Stated task —
Retype, without alteration, each line from the line containing "To the viewer, which of" to the final line of the records.
:: Entries shown
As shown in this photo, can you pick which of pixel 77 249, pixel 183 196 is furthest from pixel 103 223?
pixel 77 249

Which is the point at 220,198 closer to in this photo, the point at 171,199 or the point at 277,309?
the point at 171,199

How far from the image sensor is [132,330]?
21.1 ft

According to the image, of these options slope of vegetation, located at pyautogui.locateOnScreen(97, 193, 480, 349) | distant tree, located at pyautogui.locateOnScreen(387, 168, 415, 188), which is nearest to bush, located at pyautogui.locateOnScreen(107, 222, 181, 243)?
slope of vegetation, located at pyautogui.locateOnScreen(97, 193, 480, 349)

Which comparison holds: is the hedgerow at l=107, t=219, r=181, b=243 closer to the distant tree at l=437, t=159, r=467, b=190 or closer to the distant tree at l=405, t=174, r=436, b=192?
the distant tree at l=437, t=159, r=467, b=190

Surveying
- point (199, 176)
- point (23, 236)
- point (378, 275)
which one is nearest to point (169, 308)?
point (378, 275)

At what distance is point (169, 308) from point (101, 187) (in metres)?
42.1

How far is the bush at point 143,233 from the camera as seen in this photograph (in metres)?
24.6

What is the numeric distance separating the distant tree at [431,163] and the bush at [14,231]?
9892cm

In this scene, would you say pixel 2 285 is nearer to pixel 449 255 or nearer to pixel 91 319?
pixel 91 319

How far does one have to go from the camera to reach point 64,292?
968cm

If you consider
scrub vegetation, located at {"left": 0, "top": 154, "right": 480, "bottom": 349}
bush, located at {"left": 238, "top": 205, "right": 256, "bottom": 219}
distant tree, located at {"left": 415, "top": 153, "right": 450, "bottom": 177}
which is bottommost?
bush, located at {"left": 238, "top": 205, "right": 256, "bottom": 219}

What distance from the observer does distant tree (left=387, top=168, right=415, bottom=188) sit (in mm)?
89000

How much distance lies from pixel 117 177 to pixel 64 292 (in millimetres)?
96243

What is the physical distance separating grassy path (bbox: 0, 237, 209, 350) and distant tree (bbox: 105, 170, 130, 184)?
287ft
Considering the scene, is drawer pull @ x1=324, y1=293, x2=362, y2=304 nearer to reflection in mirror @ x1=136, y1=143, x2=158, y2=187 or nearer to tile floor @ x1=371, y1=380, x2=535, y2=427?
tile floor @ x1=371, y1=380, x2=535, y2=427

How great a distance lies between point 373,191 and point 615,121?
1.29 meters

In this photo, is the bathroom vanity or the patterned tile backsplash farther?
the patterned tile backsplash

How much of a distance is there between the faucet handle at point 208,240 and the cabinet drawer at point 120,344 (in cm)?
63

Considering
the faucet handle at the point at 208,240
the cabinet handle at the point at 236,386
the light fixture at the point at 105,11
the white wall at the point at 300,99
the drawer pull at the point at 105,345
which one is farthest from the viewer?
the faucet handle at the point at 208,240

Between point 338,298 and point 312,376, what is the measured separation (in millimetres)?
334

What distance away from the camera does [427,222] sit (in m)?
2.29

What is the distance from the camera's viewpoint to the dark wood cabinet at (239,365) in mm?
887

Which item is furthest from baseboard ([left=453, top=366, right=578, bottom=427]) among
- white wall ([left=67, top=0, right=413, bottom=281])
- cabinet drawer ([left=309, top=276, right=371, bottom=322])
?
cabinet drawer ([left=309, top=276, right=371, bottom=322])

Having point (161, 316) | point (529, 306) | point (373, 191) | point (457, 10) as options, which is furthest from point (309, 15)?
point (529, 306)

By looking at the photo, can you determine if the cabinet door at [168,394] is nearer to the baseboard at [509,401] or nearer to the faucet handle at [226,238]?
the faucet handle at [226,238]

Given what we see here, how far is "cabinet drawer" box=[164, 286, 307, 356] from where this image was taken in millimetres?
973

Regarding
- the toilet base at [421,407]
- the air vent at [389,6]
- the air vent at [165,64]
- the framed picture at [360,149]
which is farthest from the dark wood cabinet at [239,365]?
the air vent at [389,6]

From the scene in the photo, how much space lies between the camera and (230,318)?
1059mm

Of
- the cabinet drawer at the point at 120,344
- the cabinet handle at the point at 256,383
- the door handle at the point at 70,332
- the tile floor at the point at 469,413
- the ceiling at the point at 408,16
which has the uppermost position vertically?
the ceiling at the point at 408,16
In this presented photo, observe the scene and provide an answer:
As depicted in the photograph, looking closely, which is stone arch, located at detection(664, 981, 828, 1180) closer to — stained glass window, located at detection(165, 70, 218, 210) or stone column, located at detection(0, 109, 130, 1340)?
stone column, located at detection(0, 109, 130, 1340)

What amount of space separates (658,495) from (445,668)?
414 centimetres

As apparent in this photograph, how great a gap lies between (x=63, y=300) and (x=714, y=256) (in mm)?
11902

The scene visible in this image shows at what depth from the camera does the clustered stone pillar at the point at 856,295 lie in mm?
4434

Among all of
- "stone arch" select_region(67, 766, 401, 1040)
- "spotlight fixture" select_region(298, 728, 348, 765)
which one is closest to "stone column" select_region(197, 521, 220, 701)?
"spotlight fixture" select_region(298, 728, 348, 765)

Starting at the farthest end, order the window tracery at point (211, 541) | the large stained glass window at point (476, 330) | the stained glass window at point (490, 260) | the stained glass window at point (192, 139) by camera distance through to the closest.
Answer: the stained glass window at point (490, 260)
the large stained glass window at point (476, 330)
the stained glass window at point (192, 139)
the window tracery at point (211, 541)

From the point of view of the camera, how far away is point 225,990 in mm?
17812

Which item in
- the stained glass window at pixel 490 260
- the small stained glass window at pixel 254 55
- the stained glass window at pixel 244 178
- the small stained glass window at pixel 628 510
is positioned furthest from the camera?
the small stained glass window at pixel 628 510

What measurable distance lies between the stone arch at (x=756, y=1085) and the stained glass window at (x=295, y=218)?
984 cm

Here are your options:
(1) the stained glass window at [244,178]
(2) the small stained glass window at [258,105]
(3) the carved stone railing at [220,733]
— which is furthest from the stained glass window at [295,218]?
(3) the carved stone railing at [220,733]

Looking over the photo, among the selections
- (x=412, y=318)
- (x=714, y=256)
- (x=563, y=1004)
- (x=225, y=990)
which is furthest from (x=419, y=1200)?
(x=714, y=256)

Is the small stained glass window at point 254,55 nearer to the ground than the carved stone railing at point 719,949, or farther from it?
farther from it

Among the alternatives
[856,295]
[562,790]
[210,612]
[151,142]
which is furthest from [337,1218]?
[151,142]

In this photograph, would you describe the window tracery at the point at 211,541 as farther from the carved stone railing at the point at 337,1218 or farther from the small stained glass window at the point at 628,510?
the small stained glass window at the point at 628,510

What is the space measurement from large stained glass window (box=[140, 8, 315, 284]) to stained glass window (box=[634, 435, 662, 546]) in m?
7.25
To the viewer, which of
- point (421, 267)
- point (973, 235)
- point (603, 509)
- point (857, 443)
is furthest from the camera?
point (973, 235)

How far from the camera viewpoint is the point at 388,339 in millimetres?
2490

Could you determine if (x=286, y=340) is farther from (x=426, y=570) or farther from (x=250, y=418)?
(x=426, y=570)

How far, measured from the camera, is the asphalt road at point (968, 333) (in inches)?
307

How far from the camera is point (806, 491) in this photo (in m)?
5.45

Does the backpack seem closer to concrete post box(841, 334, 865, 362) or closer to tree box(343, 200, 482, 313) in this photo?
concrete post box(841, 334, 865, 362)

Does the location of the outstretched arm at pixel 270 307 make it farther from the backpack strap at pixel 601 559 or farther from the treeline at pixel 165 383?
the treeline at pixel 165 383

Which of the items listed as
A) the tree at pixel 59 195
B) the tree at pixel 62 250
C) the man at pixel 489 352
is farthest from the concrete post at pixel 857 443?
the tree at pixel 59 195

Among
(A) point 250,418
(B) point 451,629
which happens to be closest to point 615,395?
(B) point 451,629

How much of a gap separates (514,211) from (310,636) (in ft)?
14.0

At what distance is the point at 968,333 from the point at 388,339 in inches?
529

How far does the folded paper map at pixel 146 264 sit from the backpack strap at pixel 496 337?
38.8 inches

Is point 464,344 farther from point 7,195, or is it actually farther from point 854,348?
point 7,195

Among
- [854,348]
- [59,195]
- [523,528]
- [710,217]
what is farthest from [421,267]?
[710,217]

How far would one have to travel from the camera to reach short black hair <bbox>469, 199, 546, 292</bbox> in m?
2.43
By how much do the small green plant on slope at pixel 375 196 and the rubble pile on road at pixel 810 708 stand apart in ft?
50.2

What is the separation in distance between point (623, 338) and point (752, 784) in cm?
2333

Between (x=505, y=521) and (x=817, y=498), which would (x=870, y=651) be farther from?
::::
Result of this exercise —
To the viewer, which of
- point (421, 267)
- point (973, 235)
- point (603, 509)
- point (857, 443)
is furthest from the camera?
point (973, 235)

How far from the camera viewpoint is the point at 388,339 in millimetres?
2490

Could you determine if (x=286, y=340) is farther from (x=426, y=570) or farther from (x=250, y=418)?
(x=426, y=570)

How far, measured from the camera, is the asphalt road at point (968, 333) (in inches)?
307

How far from the camera is point (806, 491) in this photo (in m)?
5.45

Does the backpack seem closer to concrete post box(841, 334, 865, 362) or closer to tree box(343, 200, 482, 313) in this photo?
concrete post box(841, 334, 865, 362)

Does the location of the outstretched arm at pixel 270 307 make it farther from the backpack strap at pixel 601 559 or farther from the treeline at pixel 165 383?
the treeline at pixel 165 383

Which of the items listed as
A) the tree at pixel 59 195
B) the tree at pixel 62 250
C) the man at pixel 489 352
is farthest from the concrete post at pixel 857 443?
the tree at pixel 59 195

Among
(A) point 250,418
(B) point 451,629
which happens to be closest to point 615,395?
(B) point 451,629

How much of a gap separates (514,211) from (310,636) (in ft)?
14.0

At what distance is the point at 968,333 from the point at 388,339 in inches?
529

How far does the folded paper map at pixel 146 264 sit from the backpack strap at pixel 496 337?
38.8 inches

Is point 464,344 farther from point 7,195, or is it actually farther from point 854,348?
point 7,195

Among
- [854,348]
- [59,195]
- [523,528]
- [710,217]
what is farthest from [421,267]?
[710,217]

How far would one have to travel from the camera to reach short black hair <bbox>469, 199, 546, 292</bbox> in m?
2.43
By how much do the small green plant on slope at pixel 375 196 and the rubble pile on road at pixel 810 708 stand apart in ft?
50.2

What is the separation in distance between point (623, 338) and point (752, 784) in cm?
2333

Between (x=505, y=521) and (x=817, y=498), which would (x=870, y=651) be farther from?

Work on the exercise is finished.